The NYC “landlord watchlist” compiled by Public Advocate Letitia James from violation reports is publically listing on it's website buildings with serious violations. 
This list is based on Department of Housing Preservation and Development (“HPD”) violations, as well as info from constituents and other sources.
The list of buildings include the owners, head officers and number of violations. For a landlord to be added to the Watch List, they must own a building with fewer than 35 units with an average of at least three open, serious violations (B and C violations) per unit. Larger buildings must have an average of at least two open, serious violations (B and C violations) per unit.

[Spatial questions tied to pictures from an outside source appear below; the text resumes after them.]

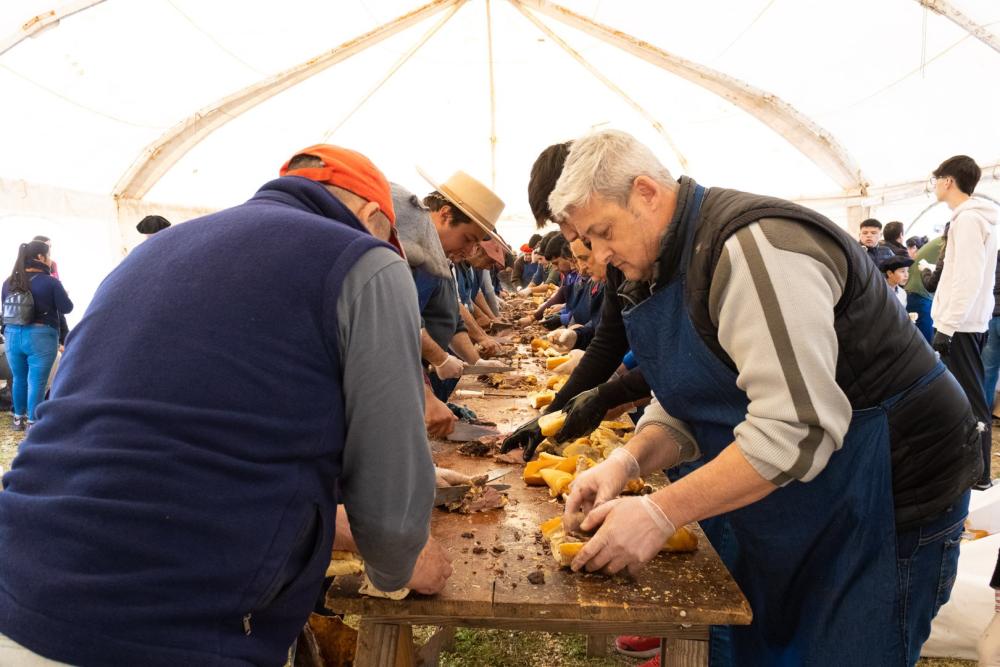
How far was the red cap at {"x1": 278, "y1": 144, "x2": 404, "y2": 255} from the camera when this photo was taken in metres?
1.59

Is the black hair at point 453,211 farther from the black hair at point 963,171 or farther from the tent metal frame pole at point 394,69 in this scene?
the tent metal frame pole at point 394,69

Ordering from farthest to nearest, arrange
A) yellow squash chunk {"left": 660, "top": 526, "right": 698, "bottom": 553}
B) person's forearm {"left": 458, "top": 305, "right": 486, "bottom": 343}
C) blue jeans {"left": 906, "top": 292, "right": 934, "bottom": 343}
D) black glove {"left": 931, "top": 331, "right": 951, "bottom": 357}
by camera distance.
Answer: blue jeans {"left": 906, "top": 292, "right": 934, "bottom": 343}
person's forearm {"left": 458, "top": 305, "right": 486, "bottom": 343}
black glove {"left": 931, "top": 331, "right": 951, "bottom": 357}
yellow squash chunk {"left": 660, "top": 526, "right": 698, "bottom": 553}

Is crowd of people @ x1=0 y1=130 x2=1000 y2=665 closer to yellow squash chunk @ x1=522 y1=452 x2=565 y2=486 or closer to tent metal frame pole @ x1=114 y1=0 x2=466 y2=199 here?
yellow squash chunk @ x1=522 y1=452 x2=565 y2=486

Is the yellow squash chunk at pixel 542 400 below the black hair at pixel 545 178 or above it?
below

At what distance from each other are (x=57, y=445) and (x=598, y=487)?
4.93 feet

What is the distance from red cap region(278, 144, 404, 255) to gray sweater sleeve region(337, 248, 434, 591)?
0.38 m

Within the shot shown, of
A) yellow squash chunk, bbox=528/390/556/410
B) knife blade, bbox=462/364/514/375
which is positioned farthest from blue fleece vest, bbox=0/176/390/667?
knife blade, bbox=462/364/514/375

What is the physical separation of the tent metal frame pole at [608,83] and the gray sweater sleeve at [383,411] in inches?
469

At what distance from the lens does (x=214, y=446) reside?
111 centimetres

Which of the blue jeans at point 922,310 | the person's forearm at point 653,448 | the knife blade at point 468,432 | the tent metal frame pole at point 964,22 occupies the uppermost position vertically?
the tent metal frame pole at point 964,22

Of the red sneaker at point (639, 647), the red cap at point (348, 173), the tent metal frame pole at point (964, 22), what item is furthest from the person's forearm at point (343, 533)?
the tent metal frame pole at point (964, 22)

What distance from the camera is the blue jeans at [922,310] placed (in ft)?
24.9

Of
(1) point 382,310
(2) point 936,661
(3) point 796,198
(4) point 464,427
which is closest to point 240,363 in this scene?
(1) point 382,310

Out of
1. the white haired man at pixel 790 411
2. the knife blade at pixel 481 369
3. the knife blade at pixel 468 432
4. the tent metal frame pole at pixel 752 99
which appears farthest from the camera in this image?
the tent metal frame pole at pixel 752 99
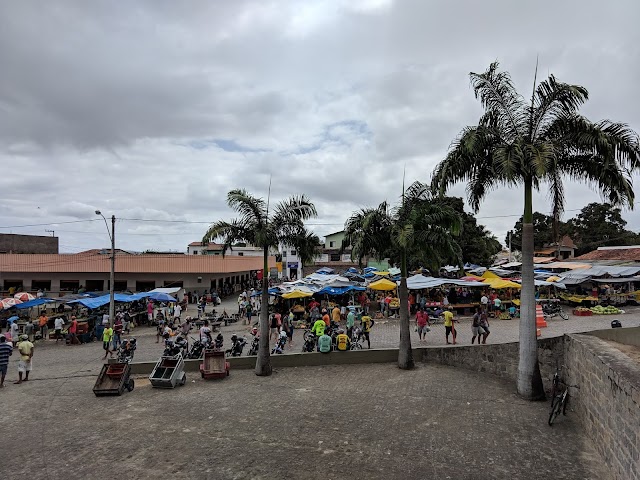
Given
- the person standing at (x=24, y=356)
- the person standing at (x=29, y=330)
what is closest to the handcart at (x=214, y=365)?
the person standing at (x=24, y=356)

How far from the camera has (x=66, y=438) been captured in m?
8.29

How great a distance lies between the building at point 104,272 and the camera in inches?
1356

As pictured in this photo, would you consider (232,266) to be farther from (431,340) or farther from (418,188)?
(418,188)

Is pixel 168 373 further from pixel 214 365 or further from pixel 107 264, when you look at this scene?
pixel 107 264

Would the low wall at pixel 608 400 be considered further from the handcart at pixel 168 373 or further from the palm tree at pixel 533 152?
the handcart at pixel 168 373

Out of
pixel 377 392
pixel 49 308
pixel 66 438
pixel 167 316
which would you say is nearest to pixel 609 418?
pixel 377 392

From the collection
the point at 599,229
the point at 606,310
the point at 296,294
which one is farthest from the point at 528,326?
the point at 599,229

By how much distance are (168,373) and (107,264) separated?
1063 inches

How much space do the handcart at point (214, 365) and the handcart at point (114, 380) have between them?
2.01 meters

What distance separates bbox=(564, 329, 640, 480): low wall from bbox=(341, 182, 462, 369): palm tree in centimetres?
461

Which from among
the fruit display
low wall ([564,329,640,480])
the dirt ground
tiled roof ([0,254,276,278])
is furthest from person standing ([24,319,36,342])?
the fruit display

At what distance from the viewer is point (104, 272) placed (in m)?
35.2

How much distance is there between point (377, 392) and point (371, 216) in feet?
17.0

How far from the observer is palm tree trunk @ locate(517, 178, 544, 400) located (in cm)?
976
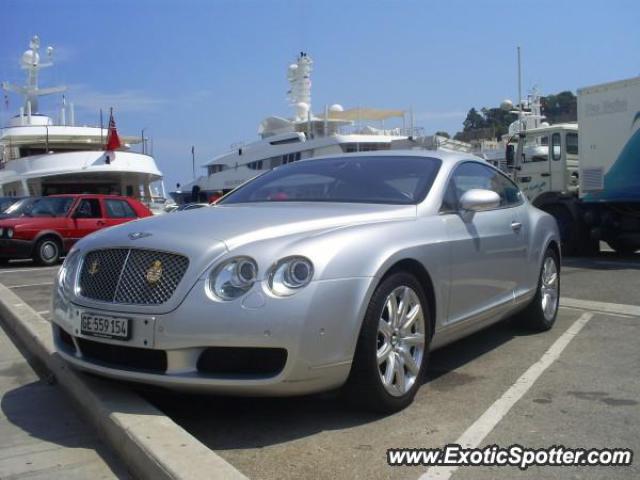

You can see the full list of 100 worst landlords in New York City at:

Jan 15, 2010


City Will Use Funds to Assist Homebuyers, Purchase and Renovate Foreclosed Units and Develop Vacant Sites

U.S. Department of Housing and Urban Development (HUD) has awarded more than $20 million in Recovery Act funding to the New York City Department of Housing Preservation and Development under HUD's Neighborhood Stabilization Program 2.

The grants were awarded competitively to applicants who developed the most innovative ideas to address the impact of the foreclosure crisis on local communities while demonstrating they have the capacity to be responsible stewards of taxpayer dollars. The City will use the funds to buy, renovate and resell foreclosed properties in the most-affected neighborhoods to low- and moderate-income families.

In addition to the award to HPD, two other New York City housing agencies received NSP funding in Round 2: Habitat for Humanity New York was awarded $10.5 million and Community Builders received an award of $5.5 million.

Feb 13, 2009

Mayor Appoints New HPD Commissioner

Mayor Bloomberg named Rafael Cestero to serve as Commissioner of the Department of Housing Preservation and Development (HPD).

Cestero will replace Shaun Donovan, who was chosen by President Obama to be Secretary of the U.S. Department of Housing and Urban Development after serving as HPD Commissioner since 2004. Cestero is expected to begin in the position on March 16.

The New York City Department of Housing Preservation and Development is responsible for developing and preserving affordable housing through a variety of programs in areas like new construction, foreclosure prevention, housing code enforcement and emergency repair of privately owned occupied buildings.

As the largest municipal developer of affordable housing in the nation, HPD supports the repair, rehabilitation and new construction of hundreds of thousands of units of housing.

HPD is responsible for implementing Mayor Bloomberg’s $7.5 billion New Housing Marketplace Plan to create and preserve more than 165,000 homes and apartments in neighborhoods.

From July 2004 through December 2008, HPD, along with its for-profit and not-for-profit partners, has begun construction or renovation of 84,651 affordable housing units, 25,913 of which are homeownership units.